Dupnik wants to outlaw any drinking at all by drivers

By Becky Pallack
Arizona Daily Star
Tucson, Arizona | Published: 11.24.2005
Pima County Sheriff Clarence Dupnik is calling for a new law that would make any drinking and driving illegal - even if the driver is not impaired.
Only stricter penalties and a stronger community will solve the problem of drunken drivers, he said at a press conference Wednesday.
"There isn't one person in this community who hasn't heard the phrase 'Don't drink and drive,'" Dupnik said. Yet his agency already has arrested more than 1,200 impaired drivers this year, he said.
"They say Big Brother doesn't need to regulate this, but we, the taxpayers, pay the bills" when drunken drivers cause accidents, he said.
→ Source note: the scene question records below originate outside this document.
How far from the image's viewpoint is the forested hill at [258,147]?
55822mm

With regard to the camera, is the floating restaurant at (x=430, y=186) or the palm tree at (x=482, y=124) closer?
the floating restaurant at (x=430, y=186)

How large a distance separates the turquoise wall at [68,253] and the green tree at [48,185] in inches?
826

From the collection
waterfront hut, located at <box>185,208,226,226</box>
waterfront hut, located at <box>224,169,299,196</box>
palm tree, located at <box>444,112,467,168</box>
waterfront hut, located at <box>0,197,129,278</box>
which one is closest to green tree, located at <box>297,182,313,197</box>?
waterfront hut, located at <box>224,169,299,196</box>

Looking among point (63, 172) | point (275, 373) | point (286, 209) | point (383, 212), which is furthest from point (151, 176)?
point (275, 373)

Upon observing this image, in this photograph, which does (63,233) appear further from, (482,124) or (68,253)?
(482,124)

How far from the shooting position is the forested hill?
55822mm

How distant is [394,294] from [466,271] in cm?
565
Dupnik is not optimistic that such a bill could become law, but he said more dialogue on the topic is needed.
He already has won the support of two political leaders and officials with Mothers Against Drunk Driving.
State Rep. Ted Downing, whose stepfather and brother were killed by drunken drivers, said the penalty for drinking and driving when the driver is not impaired should be an education course at the offender's expense.
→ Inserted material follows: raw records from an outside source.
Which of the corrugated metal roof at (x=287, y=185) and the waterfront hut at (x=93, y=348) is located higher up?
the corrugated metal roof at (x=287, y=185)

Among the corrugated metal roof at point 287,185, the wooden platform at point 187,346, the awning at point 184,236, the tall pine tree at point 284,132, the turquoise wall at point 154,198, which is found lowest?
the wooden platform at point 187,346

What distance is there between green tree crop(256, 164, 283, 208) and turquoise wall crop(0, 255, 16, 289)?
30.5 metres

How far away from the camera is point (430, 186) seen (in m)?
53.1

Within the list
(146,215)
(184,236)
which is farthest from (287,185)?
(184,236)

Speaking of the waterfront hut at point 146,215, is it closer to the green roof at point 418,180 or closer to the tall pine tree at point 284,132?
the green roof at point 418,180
"We're not saying you can't drink; just don't drive," he said.
The Governor's Office of Highway Safety is interested in Dupnik's idea, too, director Richard Fimbres said.
"It's time to shake up how we do things in Arizona," he said.
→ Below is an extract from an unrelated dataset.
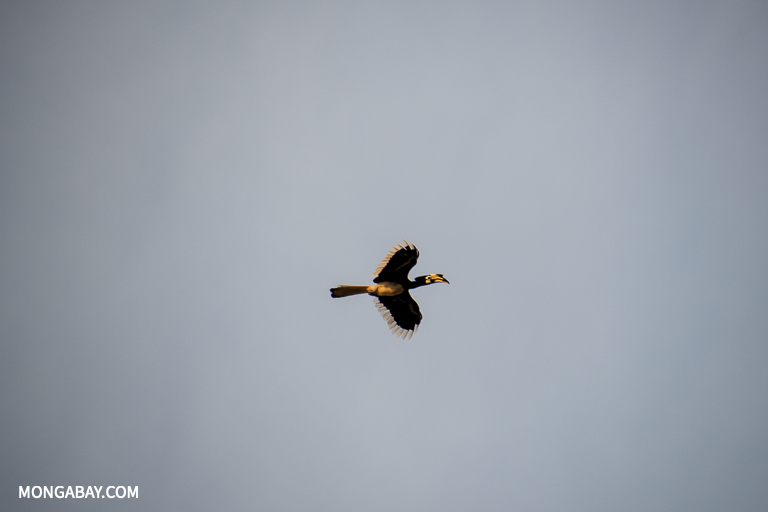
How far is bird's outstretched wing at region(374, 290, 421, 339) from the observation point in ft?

In recent years, Arizona has enacted steeper consequences for drunken drivers, he said. The minimum blood-alcohol level for impairment was reduced in 2001 to 0.08 percent. Fines and fees have increased, and the number of citations issued has risen, too.
Dupnik hopes to have legislation drafted for the next session. But the proposal already faces strong opposition.
"There's no rational basis for that law, because people can have something to drink and then drive a car with no effect and no danger to the public," said attorney James Nesci, an expert in DUI cases.
"Why don't we make a law that people can't drive after they eat white bread?"
Local attorney Stephen Barnard, who heads the DUI committee for the nonprofit Arizona Attorneys for Criminal Justice, said the law sounds like prohibition, which the public won't support. And it would kill local tourism, he said.
A local bar owner called the proposed law an unrealistic, bureaucratic solution.
"The people who are creating problems are the people who won't get this, who will be just as negligent in drinking and driving and hoping not to get caught, no matter what the level," said Bill Nugent, who owns The Shanty bar on North Fourth Avenue.
As an alternative, Nugent suggested alcohol-tax money could be used to educate children about alcohol and drug abuse.